-- BEGIN Text block --

The signifier that mobilises the ‘no’ is not the pragmatic response to suggestions as to the value of her gesture that her husband suggests to her in order to extricate himself from the intellectual impasse with which he is confronted through the sacrifice of a woman who had not stopped hating him: it is a signifier begrudging any signified – a non-symbolic signifier. In this way, through her radical act of refusal of the order to which she has been asked to consent, Sygne incarnates the signifier of lack in the Other.

By her refusal to enter into the process of symbolic subjectivation, without real compensation – without object a – she holds out against her gesture being symbolically translated. Her no is a pure signifier incomprehensible for the big Other – at that moment identified with Turelure. The ‘no’ of Sygne, in being deprived of any illocutionary value, remains as the Real of the Symbolic; it reveals the fundamental gouge that rips open the established order from its interior by the traumatic insertion of an unintegratable signifier.

In this regard, the ‘no’ of Sygne functions as a pure perlocutionary act, indeed of a non-conventional signifier, purely Real, but of a real that is not the real of the natural force described by Austin, but rather the Real of the enunciation; that is, the impossible harmony of the act of saying in the spoken, the impossible recuperation of the act of saying in the spoken. Sygne thus incarnates the act of saying as impossible, as Impossible to translate into signification.

-- END Text block --

What is being asked
Can you copy the passage on Sygne's refusal word for word, beginning at the words "By her refusal" and stopping after "an unintegratable signifier."? These records were taken from a separate source.

-- BEGIN Dataset excerpts --

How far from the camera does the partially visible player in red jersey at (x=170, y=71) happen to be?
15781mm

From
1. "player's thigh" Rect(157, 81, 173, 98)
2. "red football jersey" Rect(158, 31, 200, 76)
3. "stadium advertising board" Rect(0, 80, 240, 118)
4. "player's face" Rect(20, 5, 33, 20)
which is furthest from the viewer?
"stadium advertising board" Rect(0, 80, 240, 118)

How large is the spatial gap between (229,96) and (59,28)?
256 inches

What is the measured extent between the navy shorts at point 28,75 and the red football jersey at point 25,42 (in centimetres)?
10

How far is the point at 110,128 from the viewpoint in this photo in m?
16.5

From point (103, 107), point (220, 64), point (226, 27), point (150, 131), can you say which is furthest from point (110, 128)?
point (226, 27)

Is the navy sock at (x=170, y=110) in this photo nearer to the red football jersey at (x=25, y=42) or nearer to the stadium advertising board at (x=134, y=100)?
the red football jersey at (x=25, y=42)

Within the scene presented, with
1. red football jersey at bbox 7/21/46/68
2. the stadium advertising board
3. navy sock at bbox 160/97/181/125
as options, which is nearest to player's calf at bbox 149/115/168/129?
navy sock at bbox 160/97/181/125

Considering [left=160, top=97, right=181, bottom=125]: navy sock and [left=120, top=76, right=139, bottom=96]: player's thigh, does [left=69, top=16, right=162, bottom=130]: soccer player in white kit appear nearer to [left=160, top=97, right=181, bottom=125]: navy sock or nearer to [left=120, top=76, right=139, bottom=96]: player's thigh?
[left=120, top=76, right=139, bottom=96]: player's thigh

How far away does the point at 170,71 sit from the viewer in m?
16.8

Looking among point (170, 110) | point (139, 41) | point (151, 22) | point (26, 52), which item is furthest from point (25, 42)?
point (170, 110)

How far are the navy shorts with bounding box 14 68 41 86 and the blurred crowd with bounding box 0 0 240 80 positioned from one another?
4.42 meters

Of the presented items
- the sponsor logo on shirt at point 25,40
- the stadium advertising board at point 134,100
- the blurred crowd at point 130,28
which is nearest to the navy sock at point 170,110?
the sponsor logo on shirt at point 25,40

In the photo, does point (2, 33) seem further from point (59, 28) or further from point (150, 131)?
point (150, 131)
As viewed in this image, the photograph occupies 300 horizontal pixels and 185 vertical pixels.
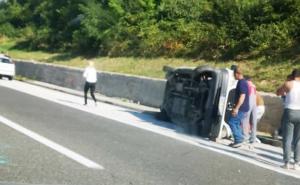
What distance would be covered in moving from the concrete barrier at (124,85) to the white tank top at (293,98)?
4102mm

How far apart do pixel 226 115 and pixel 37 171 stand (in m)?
7.26

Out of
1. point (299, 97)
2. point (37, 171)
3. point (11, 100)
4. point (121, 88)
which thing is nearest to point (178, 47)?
point (121, 88)

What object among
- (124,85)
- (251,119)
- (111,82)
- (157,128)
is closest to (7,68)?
(111,82)

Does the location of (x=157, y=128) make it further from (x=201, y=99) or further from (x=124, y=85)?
(x=124, y=85)

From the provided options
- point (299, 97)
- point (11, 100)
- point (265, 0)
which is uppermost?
point (265, 0)

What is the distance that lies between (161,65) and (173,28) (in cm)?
378

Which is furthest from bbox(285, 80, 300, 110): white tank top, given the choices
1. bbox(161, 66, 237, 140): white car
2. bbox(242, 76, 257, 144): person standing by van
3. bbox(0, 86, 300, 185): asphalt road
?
bbox(161, 66, 237, 140): white car

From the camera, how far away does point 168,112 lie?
58.1 ft

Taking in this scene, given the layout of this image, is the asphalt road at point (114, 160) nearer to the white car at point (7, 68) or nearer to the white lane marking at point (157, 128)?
the white lane marking at point (157, 128)

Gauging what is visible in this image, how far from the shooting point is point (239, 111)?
13.8 m

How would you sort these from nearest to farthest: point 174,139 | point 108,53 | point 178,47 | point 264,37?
1. point 174,139
2. point 264,37
3. point 178,47
4. point 108,53

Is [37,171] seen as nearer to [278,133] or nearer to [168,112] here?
[278,133]

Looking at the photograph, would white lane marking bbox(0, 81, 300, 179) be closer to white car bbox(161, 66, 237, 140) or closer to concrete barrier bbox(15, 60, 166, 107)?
white car bbox(161, 66, 237, 140)

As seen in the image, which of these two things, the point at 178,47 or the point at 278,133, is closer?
the point at 278,133
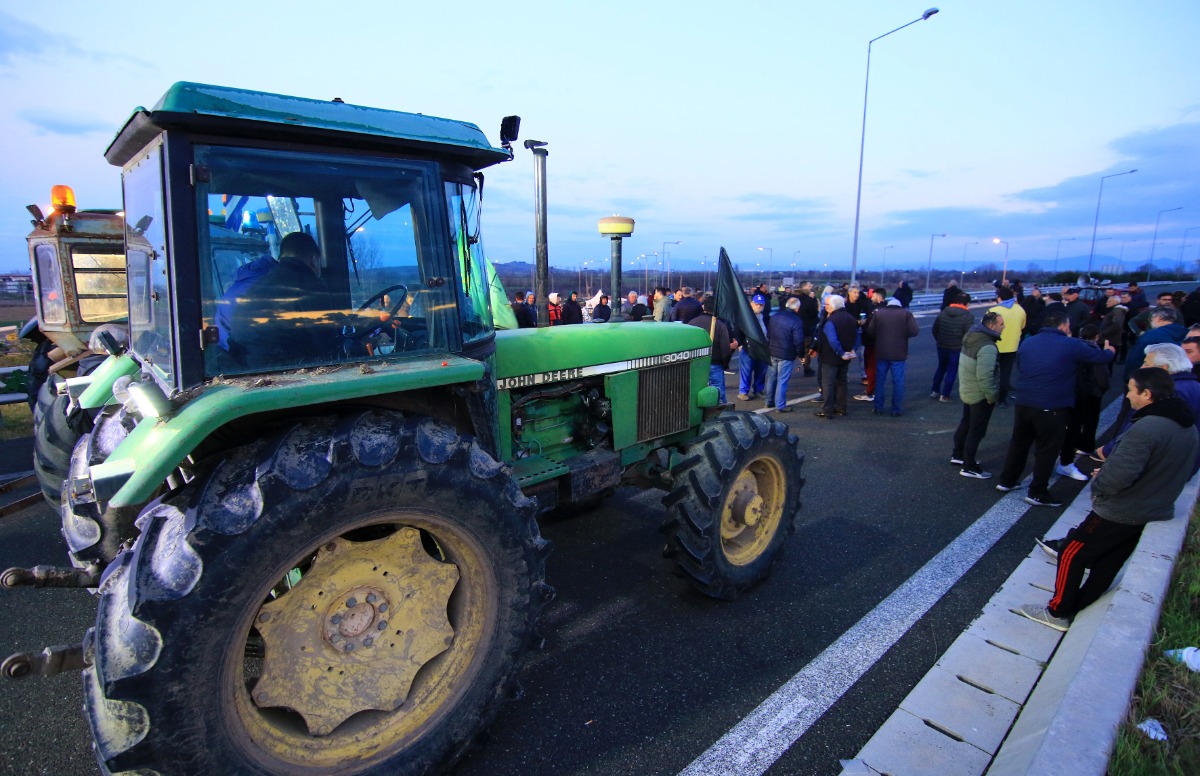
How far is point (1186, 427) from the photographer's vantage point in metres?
3.43

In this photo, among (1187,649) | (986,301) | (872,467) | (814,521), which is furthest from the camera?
(986,301)

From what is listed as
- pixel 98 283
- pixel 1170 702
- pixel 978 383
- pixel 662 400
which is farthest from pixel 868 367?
pixel 98 283

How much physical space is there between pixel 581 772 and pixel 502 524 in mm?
1090

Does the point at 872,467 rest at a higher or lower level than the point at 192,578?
lower

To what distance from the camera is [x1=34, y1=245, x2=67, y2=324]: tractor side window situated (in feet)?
19.6

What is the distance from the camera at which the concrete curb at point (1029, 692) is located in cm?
236

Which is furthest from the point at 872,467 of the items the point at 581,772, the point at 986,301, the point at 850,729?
the point at 986,301

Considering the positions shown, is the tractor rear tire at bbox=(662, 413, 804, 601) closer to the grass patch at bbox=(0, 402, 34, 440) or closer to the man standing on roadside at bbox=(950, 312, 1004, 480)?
the man standing on roadside at bbox=(950, 312, 1004, 480)

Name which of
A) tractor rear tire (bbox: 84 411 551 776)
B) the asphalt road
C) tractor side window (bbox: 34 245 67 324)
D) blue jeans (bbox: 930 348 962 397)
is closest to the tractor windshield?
tractor rear tire (bbox: 84 411 551 776)

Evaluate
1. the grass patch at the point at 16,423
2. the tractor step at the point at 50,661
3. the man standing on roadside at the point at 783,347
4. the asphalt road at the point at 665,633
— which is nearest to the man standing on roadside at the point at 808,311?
the man standing on roadside at the point at 783,347

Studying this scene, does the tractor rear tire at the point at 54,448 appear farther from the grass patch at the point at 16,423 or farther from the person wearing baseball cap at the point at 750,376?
the person wearing baseball cap at the point at 750,376

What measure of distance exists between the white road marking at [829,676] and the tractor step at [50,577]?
2691 millimetres

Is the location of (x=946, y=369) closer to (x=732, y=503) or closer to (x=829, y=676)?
(x=732, y=503)

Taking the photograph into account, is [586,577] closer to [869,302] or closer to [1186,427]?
[1186,427]
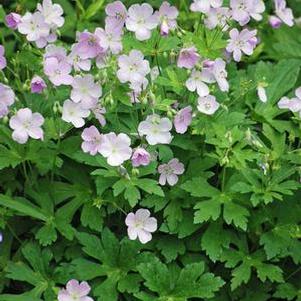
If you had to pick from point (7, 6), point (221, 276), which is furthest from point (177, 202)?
point (7, 6)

-- END Dataset excerpts --

Right answer
By her refusal to enter into the process of symbolic subjectivation, without real compensation – without object a – she holds out against her gesture being symbolically translated. Her no is a pure signifier incomprehensible for the big Other – at that moment identified with Turelure. The ‘no’ of Sygne, in being deprived of any illocutionary value, remains as the Real of the Symbolic; it reveals the fundamental gouge that rips open the established order from its interior by the traumatic insertion of an unintegratable signifier.